Figure 5.

Models of motion detection pathways and proposed molecular mechanisms. A) Input pathways to T4 and T5 comprise single-column and multi-column (yellow) Tm cells. L1 pathways (magenta) via single-column Mi1 and multi-column Tm3 cells converge upon T4 in the proximal medulla [2]. L2 pathways (cyan) via single-column Tm1 and Tm2 [25] and multi-column Tm4 [2] cells converge upon T5 in the distal lobula, along with Tm9 [2] from the L3 pathway (yellow). T4 and T5 cells in turn provide direction-selective inputs to LPTCs. B) Hypothetical implementation of Barlow-Levick (B–L) and Hassenstein-Reichardt (H–R) models.

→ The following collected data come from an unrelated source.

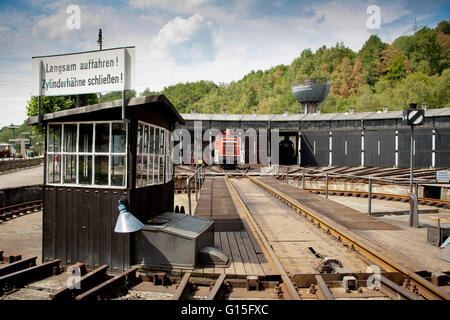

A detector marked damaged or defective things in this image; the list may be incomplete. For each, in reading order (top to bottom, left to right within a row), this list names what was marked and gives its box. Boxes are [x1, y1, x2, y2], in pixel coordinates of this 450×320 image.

rusty rail surface [0, 200, 42, 222]
rusty rail surface [248, 176, 448, 302]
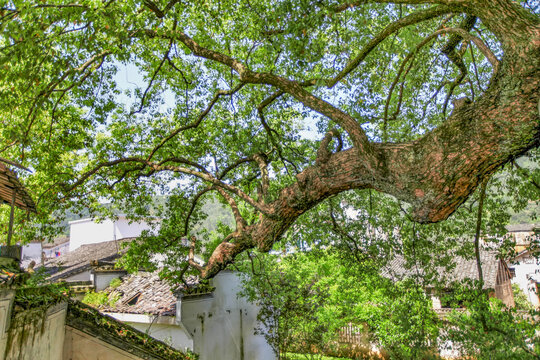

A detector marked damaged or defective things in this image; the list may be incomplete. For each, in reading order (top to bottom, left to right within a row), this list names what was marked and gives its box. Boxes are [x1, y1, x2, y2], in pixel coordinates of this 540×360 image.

broken tile roof [43, 239, 132, 282]
broken tile roof [384, 250, 502, 290]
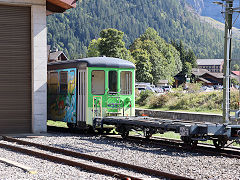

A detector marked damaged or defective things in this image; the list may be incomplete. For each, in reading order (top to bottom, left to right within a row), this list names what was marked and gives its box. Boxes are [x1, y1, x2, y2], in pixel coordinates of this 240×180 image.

rusty metal surface [1, 136, 192, 180]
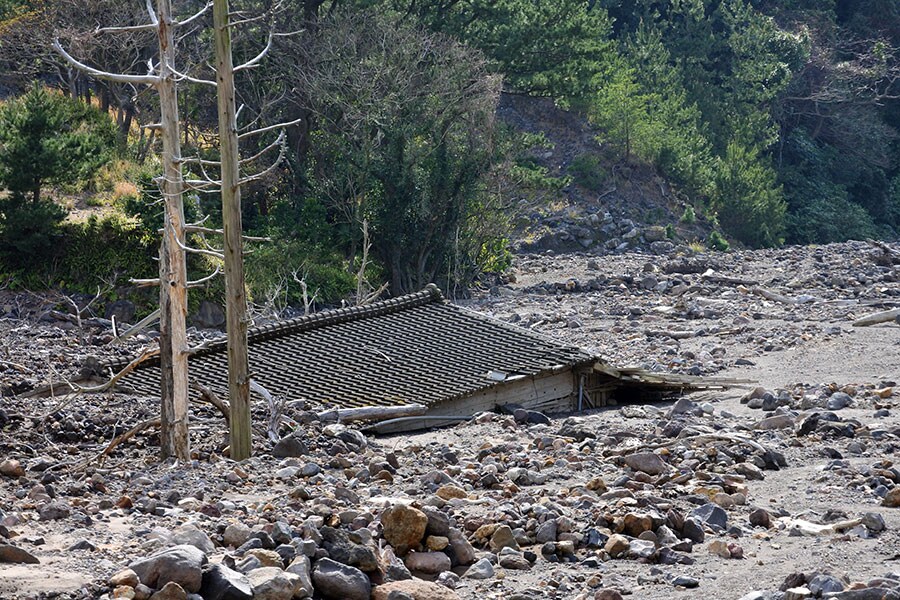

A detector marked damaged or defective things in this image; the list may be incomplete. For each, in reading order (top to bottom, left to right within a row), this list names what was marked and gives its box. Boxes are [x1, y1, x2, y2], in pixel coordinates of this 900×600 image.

damaged structure [79, 286, 740, 432]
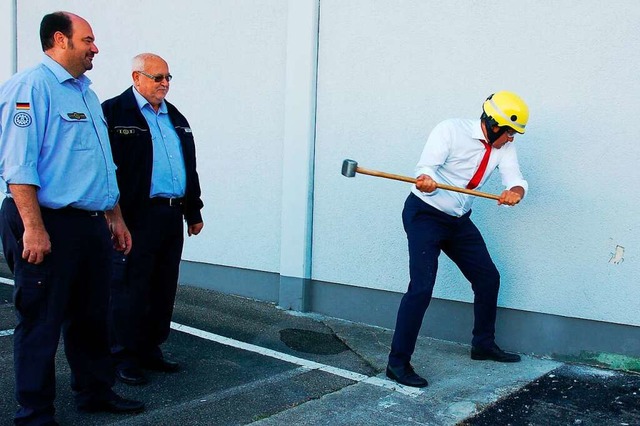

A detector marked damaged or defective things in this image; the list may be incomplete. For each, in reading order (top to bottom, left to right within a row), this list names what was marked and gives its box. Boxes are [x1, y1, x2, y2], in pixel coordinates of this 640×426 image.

wall damage mark [608, 245, 624, 264]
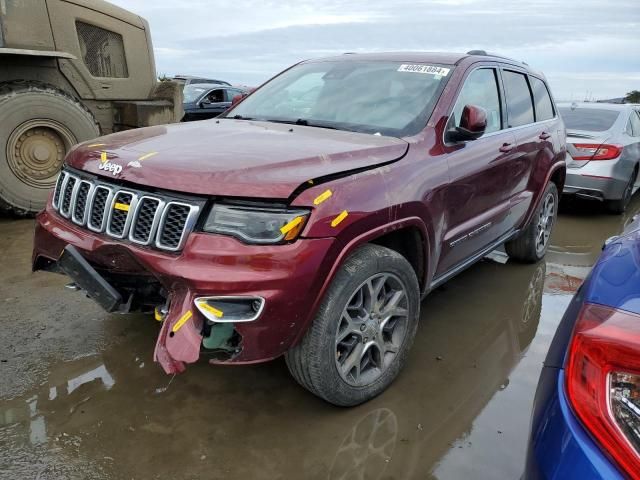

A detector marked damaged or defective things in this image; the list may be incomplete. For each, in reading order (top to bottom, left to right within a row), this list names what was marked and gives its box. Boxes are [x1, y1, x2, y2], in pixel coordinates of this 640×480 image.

damaged jeep grand cherokee [33, 51, 564, 404]
yellow damage marker [312, 188, 332, 205]
yellow damage marker [330, 210, 350, 227]
detached bumper piece [58, 246, 130, 314]
yellow damage marker [170, 310, 192, 332]
crumpled front bumper [33, 206, 338, 376]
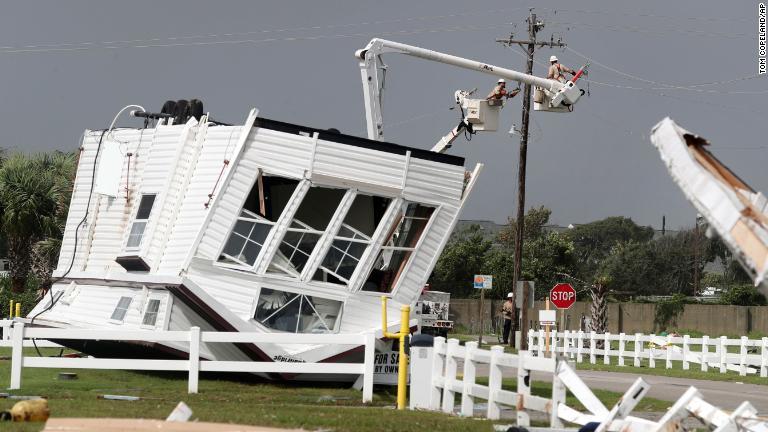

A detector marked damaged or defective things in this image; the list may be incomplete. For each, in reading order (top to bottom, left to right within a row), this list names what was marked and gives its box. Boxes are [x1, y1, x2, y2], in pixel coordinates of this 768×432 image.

In both, T5 is proposed to use muscarinic cholinoceptors (mAchR) to receive a delayed signal from Tm1 and Tm9, and nicotinic receptors (nAchR) to receive an instantaneous signal from Tm2. In the B–L model, these two signals converge antagonistically: the activation of nAchR increases sodium conductance and depolarizes the membrane while the activation of mAchR leads to calcium release from internal stores, the activation of a high-conductance calcium-dependent potassium (BK) channel, and eventual membrane hyperpolarization. In the H–R model, the instantaneous and delayed signals interact synergistically: activated mAchR inhibits a Kv type potassium channel, leading to membrane depolarization while activating nAchR depolarizes the membrane. PD: preferred, and NPD: non-preferred directions of motion; τ₁, τ₂, τ_a: time delays in Tm1, Tm9, and T5, respectively.